As a registered charity first established in 1865, the award-winning Society delivers expert care to former seafarers and their dependants including those living with dementia.
The charity regularly celebrates International Women’s Day by highlighting the often-overlooked role women and the Women’s Royal Naval Service (Wrens) have played in the UK armed forces over the years by sharing the inspiring stories of Wrens living at the Society’s home.
This year the team is championing the hard work of the female leaders at The Royal Alfred that ensure the smooth day-to-day running of the Home, and who ensure all the residents are given the best possible care.
The team at The Royal Alfred come from a range of backgrounds with more than 89 members of staff to offer round-the-clock care, 63 of which, are women. The Home is proud to champion diversity and inclusion in the workplace with a strong programme of staff training and wellbeing support.
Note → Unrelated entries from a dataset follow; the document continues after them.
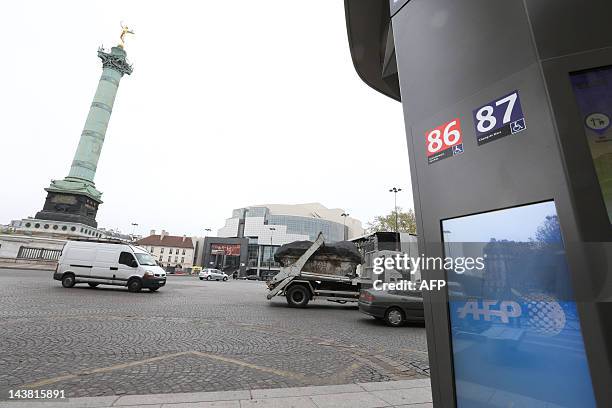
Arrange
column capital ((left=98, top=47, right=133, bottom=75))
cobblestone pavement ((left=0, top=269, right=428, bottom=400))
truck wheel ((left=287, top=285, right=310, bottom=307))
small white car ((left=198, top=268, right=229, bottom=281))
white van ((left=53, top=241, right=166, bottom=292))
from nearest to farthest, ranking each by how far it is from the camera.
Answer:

The Society practices an internal recruitment policy that ensures all staff, from every background, have the necessary qualifications, skills, training, and support to help them move ahead in their careers. This policy enables staff members to feel valued in their roles and ultimately ensures a continually high level of care for residents.
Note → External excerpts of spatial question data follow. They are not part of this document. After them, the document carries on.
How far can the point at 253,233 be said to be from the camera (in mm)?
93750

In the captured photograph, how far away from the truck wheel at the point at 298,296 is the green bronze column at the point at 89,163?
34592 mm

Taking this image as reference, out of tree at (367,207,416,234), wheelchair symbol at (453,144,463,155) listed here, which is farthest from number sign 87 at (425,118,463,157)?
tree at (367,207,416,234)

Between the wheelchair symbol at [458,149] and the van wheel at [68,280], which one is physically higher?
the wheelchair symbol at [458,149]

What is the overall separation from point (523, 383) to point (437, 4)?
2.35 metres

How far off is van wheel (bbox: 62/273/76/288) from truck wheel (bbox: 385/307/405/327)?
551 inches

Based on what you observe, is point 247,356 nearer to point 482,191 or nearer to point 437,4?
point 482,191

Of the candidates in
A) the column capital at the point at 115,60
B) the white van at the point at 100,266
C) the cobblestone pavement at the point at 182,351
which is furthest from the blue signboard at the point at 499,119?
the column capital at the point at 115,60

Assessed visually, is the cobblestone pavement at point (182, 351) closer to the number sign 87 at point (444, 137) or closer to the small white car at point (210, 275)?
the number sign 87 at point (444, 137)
Karen Goddard has been Business Manager at The Royal Alfred for ten years and manages the non-clinical functions in the Home. Karen also supports the CEO and Heads of Departments across administration, housekeeping, catering, estates, tenant welfare and accounting.
“The Royal Alfred has always been committed to furthering equality and diversity within the charity, with six women in senior roles across the organisation joining from all over the world. We have a hugely supportive senior team, and I am supported tremendously by my line manager, the CEO, and the Trustees. In the last year, we have really focussed on diversity, equality, and inclusion within the wider team of Belvedere House.
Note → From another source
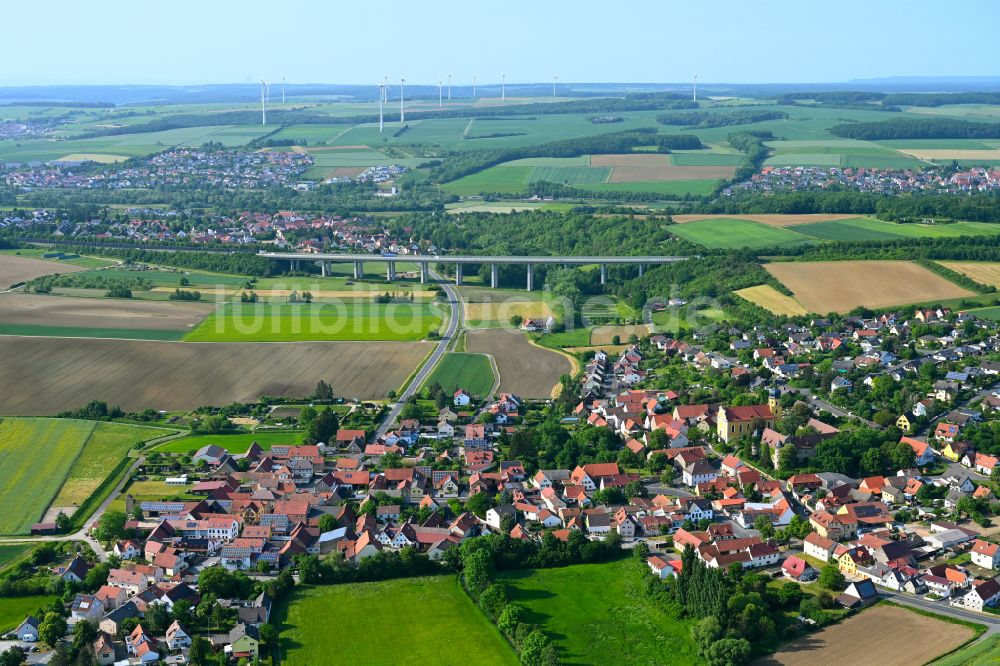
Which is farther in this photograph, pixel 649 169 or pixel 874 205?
pixel 649 169

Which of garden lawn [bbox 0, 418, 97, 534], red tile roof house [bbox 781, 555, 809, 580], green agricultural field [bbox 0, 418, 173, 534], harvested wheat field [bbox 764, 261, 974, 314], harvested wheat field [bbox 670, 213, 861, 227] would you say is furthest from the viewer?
harvested wheat field [bbox 670, 213, 861, 227]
“A lot has changed since I started working in 1982, I initially trained as a Chef and there were very few women within that industry as it was often seen as a man’s job, I stayed within catering for a few years before taking a role as a Senior Hospitality Specialist and finally moving into the third sector 12 years ago. Maternity benefits were much worse than they are today and very often it was seen as wrong to be a full-time working mum. International Women’s Day is an opportunity to celebrate the diversity within the team and to see how far we’ve come!”
Maria Jobson is the personal assistant to Chief Executive of the Society, Brain Boxall-Hunt. Maria has been a vital member of the team at The Royal Alfred for seven and a half years as the first point of contact for potential residents and their families. Working closely with the CEO and senior management team to provide the highest standard of confidential PA duties, administrative and project support to the CEO, Maria enables the smooth and effective running of the Society.
“I previously worked in the Civil Service for over ten years after serving as a Chief Clerk in the Army, which meant I was already familiar with military terms and phrases when I joined The Royal Alfred in 2014. I love my role at The Society, the whole team is extremely supportive from the CEO to the Trustees and all of my other colleagues; there are no barriers for any member of the team that wants to progress in their role with extensive training opportunities and support provided. There is rarely a dull moment here; each day always has a surprise or new challenge in store.”
International Women’s Day is a global day celebrating the social, economic, cultural, and political achievements of women. The theme for 2022 is “break the bias”, highlighting the deliberate or unconscious bias that can make it difficult for women to move ahead.